The Erasmus Dilemma
25 years of Erasmus – actually an occasion for celebrate, isn’t it? All through celebrating, students should be aware: it is not guaranteed that they will get their full grants in the ongoing academic year.
“I get 150 Euros per month from Erasmus. I am not able to finance my whole life with it, but it is an additional bonus so that I don’t need to work. And of course, I am rid of the tuition fees at the host university.” Anna is an exchange student. She has studied in Munich for two years and is now spending two semesters abroad in France. She is one of about 270.000 students, who participate in the Erasmus-program in the year 2012/2013. Established by the European Union in 1987, the Erasmus program aims to foster the collaboration of colleges and the mobility of students.
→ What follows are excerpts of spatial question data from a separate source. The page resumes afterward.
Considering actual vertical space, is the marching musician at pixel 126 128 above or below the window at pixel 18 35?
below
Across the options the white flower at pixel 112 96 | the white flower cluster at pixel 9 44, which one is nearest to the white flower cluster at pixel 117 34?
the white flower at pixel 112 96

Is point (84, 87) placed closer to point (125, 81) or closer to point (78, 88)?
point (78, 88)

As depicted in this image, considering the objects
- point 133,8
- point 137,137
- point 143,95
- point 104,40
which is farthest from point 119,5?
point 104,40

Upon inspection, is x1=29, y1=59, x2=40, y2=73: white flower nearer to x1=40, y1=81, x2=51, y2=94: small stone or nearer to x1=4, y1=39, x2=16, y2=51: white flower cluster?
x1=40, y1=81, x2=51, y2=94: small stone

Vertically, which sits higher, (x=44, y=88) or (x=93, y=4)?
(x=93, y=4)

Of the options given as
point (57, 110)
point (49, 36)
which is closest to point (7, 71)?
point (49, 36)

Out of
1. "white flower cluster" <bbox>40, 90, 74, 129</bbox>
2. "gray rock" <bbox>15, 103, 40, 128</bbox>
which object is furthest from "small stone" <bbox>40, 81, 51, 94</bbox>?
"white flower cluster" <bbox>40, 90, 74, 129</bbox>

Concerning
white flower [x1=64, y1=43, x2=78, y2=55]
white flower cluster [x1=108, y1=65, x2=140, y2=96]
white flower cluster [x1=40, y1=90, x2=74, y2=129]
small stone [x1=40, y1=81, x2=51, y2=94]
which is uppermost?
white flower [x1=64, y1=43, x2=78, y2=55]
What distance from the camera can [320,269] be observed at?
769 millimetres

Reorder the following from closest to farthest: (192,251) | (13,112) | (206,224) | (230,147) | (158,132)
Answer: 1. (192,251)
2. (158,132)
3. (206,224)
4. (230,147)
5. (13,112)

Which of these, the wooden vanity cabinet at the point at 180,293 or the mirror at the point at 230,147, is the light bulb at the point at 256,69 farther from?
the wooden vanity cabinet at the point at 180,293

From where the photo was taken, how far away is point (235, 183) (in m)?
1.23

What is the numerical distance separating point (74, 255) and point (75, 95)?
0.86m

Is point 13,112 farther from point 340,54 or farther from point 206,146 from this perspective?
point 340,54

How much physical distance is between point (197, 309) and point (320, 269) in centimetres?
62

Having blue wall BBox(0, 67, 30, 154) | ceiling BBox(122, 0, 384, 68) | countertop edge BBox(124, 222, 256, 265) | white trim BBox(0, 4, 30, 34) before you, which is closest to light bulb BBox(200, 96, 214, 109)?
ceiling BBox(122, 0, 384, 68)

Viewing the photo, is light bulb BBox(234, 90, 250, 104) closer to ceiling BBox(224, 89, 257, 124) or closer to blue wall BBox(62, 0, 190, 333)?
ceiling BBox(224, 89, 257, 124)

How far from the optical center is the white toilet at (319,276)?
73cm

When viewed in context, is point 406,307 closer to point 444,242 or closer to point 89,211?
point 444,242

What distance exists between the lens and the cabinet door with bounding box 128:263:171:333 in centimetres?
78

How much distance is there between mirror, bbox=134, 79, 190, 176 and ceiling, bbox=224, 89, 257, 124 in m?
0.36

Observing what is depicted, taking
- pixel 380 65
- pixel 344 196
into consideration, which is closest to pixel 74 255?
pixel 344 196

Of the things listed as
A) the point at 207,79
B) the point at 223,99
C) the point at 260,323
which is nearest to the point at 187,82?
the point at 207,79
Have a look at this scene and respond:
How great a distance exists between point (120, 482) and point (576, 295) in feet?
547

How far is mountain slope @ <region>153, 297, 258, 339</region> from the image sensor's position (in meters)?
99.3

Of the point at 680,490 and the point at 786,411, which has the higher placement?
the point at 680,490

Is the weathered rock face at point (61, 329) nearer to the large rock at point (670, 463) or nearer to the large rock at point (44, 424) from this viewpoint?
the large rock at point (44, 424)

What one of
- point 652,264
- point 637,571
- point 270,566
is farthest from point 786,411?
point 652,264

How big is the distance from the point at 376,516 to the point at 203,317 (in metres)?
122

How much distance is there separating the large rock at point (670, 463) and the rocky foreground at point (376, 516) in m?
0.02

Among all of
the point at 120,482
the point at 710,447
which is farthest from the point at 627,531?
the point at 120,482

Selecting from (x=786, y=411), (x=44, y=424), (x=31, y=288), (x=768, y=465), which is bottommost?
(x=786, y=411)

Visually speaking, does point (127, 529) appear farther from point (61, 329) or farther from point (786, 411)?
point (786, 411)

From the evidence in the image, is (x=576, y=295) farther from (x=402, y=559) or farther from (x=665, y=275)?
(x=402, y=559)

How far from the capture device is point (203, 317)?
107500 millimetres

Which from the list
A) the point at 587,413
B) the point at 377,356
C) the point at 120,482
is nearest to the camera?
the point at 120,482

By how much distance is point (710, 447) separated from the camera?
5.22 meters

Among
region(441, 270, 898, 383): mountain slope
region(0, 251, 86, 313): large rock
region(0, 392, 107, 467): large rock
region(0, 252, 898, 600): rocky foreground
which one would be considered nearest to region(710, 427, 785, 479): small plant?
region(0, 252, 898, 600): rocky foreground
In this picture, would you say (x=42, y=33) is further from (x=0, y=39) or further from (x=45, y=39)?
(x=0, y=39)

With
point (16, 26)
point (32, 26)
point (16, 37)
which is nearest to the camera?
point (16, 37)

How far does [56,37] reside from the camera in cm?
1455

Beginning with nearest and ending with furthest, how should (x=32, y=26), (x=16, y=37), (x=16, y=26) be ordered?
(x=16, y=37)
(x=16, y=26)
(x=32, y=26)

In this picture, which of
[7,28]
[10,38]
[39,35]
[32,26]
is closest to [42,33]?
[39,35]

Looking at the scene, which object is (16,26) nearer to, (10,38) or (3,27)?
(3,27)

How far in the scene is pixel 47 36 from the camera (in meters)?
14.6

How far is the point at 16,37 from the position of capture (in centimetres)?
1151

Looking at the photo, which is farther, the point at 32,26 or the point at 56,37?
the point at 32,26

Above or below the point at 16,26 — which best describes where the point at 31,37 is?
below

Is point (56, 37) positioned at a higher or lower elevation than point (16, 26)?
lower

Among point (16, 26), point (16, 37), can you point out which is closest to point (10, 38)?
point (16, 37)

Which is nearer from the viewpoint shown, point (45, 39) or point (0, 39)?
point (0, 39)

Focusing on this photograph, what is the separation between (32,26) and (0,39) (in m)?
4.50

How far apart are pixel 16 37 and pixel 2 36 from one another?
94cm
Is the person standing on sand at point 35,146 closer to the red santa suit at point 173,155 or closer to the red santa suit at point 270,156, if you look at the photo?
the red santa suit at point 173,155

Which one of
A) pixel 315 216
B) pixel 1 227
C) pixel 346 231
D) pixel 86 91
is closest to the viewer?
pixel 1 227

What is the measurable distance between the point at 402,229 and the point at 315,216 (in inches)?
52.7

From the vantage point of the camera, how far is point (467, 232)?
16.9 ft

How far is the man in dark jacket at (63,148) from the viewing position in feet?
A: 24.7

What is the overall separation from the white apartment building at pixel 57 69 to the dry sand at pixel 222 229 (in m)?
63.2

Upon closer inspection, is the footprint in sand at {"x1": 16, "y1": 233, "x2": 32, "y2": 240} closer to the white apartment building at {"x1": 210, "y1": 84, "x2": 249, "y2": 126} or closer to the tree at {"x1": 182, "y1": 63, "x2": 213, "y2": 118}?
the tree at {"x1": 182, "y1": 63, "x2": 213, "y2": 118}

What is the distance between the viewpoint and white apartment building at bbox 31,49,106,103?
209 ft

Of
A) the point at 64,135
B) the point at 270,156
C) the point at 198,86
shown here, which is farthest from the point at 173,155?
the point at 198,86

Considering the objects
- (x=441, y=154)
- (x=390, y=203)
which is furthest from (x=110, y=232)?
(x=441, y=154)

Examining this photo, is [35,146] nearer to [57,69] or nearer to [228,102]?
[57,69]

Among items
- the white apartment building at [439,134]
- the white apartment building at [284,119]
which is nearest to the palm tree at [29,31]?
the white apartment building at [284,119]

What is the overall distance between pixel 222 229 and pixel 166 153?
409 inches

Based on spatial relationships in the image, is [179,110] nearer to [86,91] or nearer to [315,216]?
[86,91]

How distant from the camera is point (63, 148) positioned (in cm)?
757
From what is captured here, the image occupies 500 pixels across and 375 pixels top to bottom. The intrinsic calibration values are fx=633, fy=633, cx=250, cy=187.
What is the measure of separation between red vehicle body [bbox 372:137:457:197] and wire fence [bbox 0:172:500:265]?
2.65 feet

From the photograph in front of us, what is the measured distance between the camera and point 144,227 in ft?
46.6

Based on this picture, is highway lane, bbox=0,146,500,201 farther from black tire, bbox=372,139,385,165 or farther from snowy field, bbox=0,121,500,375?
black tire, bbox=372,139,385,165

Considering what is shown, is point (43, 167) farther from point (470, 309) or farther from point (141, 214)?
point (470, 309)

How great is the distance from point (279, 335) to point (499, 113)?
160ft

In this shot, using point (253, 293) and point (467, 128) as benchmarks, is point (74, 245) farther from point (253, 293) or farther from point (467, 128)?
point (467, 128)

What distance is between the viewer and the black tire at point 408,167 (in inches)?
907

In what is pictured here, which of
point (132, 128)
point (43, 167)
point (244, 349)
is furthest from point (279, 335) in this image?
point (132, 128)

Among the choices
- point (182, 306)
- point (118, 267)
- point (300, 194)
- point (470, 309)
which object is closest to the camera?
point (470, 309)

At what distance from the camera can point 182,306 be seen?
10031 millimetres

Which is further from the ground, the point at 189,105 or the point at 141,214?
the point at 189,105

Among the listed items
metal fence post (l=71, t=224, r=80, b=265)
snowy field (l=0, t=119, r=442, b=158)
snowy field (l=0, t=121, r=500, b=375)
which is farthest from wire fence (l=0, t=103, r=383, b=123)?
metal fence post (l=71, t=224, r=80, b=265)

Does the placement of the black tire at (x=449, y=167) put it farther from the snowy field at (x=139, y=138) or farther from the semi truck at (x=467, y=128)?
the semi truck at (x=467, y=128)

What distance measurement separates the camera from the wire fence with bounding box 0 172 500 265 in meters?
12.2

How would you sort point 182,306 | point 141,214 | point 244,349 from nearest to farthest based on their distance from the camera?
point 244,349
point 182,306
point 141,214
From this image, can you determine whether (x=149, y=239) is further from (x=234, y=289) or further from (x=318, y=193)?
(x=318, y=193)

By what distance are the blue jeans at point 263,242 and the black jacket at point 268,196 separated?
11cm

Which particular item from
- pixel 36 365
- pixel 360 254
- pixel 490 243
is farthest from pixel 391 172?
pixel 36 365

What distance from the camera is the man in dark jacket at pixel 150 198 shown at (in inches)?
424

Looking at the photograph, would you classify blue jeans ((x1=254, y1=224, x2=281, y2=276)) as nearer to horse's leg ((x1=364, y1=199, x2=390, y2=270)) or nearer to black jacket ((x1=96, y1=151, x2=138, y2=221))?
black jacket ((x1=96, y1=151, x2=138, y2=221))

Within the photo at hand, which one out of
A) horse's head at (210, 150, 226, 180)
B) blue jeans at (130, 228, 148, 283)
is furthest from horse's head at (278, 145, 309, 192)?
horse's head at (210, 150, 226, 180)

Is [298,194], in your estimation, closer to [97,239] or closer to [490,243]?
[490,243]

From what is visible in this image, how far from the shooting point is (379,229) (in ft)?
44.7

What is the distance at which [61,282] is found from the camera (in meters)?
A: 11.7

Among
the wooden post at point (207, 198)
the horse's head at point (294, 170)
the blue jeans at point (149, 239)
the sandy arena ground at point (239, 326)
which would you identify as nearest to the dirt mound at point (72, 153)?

Since its founding, nearly 3 Million students have benefitted from it.
A danger is looming
It seems like a dilemma: at the beginning of the current year, the Erasmus program was yet celebrated on the occasion of its 25 years jubilee of success as the most known and most favored program in the European Union but now, towards the end of the year, concerns about the viability of the program are spreading. The reason for that is a deficit in the program of 90 Million Euros, which has been caused by a general underfunded EU-budget for 2012 and by the need to square old accounts from 2011. According to the European Commission, students who spend a semester abroad in the first term of 2012/2013 won’t have problems getting their full grants. But for the second part of the current academic year, there is a high risk of either less Erasmus-accommodations or a reduction of the Erasmus-stipends.
The impacts for students
What would that mean for students? “I don’t know what I would do if I didn’t get the money from Erasmus. I cannot expect my parents to give me even more money. I think, I would search for a job, but then I would have less time for studying, meeting friends in my free time or discovering the foreign country. But this is however what a semester abroad is about, isn’t it?” Anna gets worried.
This insecurity of getting the full grant is also in Kathrin Renner’s mind, Vice President and External Relations Director of AEGEE, the European Students’ Forum: “When a student decides to do a semester abroad, there will always be concerns about money. Erasmus often is insufficient to finance the complete stay abroad, but when the grant is reduced; it gets more and more difficult to take the chance for such a stay. The program may develop into an elite one, so students with a weaker financial background may not be able to spend a semester in a foreign country.”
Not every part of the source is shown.